Study participants were numbered in order of hospital admission and randomly divided into two groups with written informed consent. Among them, the inclusion criteria were as follows:
- At least 18 years of age
- Indications for concurrent radiochemotherapy were met
- No serious cardiovascular or cerebrovascular disease (i.e., atherosclerotic change in the arterial vessels of the brain)
Study participants had to be conscious, show no problems with communication, walk without external assistance, and sign an informed consent form.
Exclusion criteria included:
- Organ transplantation
- Simultaneous occurrence of other malignant diseases, liver or kidney dysfunction
- Endocrine disorders, metabolic disorders, or other digestive tract disorders.
While the intervention group was treated with a holistic nutritional approach by a "Nutrition Support Team" in a time window of 6 weeks, study participants of the control group received a general nutritional approach during this period. The nutritional model for the intervention group was developed jointly by a dietitian and an oncologist. The control group received a general dietary supplement of protein, fat, carbohydrates, fiber, minerals, and essential vitamins.
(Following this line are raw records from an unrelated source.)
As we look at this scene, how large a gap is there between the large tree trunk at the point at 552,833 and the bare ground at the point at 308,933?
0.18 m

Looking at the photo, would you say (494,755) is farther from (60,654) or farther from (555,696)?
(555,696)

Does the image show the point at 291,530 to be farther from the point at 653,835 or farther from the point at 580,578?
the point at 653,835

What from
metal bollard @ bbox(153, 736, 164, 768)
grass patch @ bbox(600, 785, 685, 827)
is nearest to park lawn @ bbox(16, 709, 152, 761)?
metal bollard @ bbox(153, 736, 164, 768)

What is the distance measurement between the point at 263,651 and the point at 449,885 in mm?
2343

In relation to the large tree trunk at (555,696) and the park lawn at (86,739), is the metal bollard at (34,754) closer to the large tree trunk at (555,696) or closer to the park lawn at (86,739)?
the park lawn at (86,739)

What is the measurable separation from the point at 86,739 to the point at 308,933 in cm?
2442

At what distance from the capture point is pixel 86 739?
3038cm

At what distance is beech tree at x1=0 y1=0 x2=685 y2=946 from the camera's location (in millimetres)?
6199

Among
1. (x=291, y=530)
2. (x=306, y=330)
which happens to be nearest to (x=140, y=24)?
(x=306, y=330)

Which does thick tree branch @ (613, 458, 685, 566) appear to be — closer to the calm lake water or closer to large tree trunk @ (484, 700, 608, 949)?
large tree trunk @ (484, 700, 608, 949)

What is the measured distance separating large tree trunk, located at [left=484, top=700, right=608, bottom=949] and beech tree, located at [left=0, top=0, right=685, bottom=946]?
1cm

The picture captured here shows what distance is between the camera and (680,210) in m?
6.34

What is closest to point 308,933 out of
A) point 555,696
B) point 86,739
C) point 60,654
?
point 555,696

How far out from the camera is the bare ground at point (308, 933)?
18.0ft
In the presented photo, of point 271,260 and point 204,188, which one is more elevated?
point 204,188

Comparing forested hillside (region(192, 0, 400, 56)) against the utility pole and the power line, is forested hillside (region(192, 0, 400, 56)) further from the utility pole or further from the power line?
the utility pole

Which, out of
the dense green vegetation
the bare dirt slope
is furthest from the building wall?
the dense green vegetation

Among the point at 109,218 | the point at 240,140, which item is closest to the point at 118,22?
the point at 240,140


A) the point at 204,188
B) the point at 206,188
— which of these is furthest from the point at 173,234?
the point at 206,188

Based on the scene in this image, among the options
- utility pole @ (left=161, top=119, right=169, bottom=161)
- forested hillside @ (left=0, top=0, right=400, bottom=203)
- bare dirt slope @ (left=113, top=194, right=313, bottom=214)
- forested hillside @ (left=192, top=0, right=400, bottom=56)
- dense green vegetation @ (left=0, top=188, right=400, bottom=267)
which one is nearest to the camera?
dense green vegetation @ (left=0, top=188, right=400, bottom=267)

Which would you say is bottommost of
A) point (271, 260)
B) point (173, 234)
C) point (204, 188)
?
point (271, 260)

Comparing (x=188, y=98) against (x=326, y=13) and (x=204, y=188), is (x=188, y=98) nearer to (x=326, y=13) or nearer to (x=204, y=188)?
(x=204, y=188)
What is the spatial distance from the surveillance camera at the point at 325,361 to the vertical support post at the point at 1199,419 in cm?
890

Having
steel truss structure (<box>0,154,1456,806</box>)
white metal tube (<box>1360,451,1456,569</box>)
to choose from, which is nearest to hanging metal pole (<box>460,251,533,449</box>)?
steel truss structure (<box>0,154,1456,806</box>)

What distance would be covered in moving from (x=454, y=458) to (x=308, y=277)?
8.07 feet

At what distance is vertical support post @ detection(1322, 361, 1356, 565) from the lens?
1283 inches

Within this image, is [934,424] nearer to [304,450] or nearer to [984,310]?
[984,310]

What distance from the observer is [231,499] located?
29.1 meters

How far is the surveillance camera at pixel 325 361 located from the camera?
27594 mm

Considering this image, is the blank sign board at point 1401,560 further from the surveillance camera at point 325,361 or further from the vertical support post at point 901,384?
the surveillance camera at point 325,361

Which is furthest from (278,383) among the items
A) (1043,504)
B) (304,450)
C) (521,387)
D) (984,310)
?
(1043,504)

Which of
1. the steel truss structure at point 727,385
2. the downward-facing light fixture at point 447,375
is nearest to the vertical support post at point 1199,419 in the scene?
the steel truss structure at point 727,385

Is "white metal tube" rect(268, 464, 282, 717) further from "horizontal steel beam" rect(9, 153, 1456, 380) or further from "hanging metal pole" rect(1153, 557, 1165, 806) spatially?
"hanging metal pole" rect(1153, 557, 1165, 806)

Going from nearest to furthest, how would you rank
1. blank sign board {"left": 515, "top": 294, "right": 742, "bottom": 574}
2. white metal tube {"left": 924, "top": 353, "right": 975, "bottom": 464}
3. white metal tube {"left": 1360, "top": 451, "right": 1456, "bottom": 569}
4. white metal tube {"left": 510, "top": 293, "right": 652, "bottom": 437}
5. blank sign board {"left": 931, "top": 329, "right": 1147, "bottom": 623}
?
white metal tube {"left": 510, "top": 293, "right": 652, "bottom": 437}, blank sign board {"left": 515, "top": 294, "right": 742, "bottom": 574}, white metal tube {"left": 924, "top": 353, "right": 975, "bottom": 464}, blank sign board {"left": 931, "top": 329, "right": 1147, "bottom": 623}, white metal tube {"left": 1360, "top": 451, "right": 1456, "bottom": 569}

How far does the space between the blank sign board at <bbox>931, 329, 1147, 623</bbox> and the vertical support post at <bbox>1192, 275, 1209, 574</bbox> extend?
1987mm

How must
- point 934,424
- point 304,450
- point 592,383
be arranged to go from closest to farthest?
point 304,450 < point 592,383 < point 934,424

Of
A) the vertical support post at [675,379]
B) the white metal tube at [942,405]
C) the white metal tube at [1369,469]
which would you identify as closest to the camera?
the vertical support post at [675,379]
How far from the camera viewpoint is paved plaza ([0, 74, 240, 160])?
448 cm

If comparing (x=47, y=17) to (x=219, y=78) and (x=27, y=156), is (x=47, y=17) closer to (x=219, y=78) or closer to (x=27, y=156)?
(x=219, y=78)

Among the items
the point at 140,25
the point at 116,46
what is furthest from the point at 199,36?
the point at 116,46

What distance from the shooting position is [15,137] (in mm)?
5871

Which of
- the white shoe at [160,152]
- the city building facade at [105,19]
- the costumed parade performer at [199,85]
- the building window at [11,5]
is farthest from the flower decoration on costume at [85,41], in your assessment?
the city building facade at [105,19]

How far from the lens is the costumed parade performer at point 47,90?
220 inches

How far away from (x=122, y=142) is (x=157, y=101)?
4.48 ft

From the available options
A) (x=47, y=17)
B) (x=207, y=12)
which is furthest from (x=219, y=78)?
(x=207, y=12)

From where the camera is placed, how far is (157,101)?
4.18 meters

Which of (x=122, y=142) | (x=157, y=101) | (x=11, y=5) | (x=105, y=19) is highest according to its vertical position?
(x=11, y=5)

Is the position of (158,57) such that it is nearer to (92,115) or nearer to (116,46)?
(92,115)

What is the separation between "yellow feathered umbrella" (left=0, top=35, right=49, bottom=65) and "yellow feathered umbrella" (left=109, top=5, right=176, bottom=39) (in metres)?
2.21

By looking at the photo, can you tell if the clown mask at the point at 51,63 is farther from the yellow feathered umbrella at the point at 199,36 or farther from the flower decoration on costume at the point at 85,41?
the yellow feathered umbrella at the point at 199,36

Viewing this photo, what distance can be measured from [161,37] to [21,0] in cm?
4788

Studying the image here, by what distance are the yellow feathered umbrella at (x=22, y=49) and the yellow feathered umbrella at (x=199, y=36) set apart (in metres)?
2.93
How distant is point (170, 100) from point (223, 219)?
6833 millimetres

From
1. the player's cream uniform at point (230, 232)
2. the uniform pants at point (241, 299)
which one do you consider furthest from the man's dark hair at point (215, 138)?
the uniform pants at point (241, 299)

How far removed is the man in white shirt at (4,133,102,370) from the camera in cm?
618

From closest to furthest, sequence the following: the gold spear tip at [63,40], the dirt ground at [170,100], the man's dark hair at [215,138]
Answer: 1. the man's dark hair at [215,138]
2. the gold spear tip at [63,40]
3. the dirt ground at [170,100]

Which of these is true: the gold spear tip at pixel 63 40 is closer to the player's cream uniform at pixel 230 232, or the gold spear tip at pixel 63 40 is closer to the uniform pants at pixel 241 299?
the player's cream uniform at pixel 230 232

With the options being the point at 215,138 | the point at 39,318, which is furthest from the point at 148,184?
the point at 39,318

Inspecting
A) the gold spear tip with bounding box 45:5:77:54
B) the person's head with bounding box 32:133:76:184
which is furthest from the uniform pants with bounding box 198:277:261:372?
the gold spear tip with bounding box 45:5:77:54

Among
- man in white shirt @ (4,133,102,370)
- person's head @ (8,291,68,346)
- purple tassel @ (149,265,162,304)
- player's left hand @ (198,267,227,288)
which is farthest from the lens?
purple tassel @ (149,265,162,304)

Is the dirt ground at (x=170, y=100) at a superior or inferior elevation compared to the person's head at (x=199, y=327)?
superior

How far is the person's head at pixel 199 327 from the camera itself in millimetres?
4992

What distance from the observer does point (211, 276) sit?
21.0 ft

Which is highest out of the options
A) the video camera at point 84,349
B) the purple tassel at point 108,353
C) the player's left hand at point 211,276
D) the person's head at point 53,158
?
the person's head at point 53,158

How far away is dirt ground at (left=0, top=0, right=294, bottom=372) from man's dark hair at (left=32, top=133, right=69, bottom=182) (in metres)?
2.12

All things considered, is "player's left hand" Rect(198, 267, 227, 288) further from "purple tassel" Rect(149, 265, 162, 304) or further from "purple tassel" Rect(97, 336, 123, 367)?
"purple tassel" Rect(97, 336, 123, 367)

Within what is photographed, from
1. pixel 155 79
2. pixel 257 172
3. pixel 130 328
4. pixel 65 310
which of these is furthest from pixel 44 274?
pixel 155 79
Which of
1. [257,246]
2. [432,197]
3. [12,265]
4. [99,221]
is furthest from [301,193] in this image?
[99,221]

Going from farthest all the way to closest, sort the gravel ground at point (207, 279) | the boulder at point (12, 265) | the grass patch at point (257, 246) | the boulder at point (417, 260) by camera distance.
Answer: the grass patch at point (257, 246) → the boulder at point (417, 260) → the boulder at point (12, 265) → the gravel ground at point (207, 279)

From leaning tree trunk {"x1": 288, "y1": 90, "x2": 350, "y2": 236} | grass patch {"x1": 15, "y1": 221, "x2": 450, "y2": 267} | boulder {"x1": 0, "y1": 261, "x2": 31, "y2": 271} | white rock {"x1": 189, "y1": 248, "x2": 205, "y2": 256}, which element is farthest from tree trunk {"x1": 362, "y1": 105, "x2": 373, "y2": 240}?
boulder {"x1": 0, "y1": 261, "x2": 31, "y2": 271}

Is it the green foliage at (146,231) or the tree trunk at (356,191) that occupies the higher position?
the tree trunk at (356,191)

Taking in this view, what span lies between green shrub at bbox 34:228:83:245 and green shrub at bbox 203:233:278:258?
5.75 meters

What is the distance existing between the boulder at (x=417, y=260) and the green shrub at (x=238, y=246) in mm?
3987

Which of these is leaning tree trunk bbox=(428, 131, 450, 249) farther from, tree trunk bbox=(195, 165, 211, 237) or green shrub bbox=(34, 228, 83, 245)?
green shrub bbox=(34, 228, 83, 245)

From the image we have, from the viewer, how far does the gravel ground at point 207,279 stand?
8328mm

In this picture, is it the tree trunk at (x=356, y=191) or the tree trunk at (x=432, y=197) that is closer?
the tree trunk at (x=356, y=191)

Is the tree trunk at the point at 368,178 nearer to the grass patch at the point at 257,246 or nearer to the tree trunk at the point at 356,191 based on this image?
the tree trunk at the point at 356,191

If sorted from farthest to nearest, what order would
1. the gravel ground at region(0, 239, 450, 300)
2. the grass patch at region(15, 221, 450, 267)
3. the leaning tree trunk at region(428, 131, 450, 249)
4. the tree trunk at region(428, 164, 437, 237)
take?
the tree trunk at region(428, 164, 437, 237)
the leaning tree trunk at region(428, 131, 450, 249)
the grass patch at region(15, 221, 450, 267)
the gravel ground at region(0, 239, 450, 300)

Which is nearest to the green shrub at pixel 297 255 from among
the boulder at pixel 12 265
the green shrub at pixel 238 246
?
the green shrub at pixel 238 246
From the beginning of the study, the subjectively perceived overall score was analyzed every week before discharge, as well as the blood index, quality of life and psychological state of the patients.
Potential complications such as radiation esophagitis (i.e., esophageal inflammation), completion rate of therapy and clinical outcomes were measured by the researchers.
Significant study outcomes:
Of the 96 study participants, 45 in the intervention group and 40 in the control group completed it. Significant differences in serum albumin and total protein changes were seen throughout the study period. The serum albumin shows the concentration of the plasma protein albuminin the blood serum, which can show a possible lack of protein in the liver area or highlight a loss of protein affecting the kidney. Also the Analyzed complications and quality of life were significantly different before and after the study phase.
The study results of the analysis suggest that a holistic dietary plan designed by dietitians and oncologists during the phase of radiochemotherapy, could maintain or even improve the nutritional status of patients with esophageal cancer. Thereby, the severity of radiation esophagitis was minimized, quality of life and depressive symptoms were improved. More larger randomized longitudinal controlled clinical trials are needed to accurately analyze the dynamic changes in these indicators and to better understand the importance of nutrition in patients with such type of carcinoma and radiochemotherapy.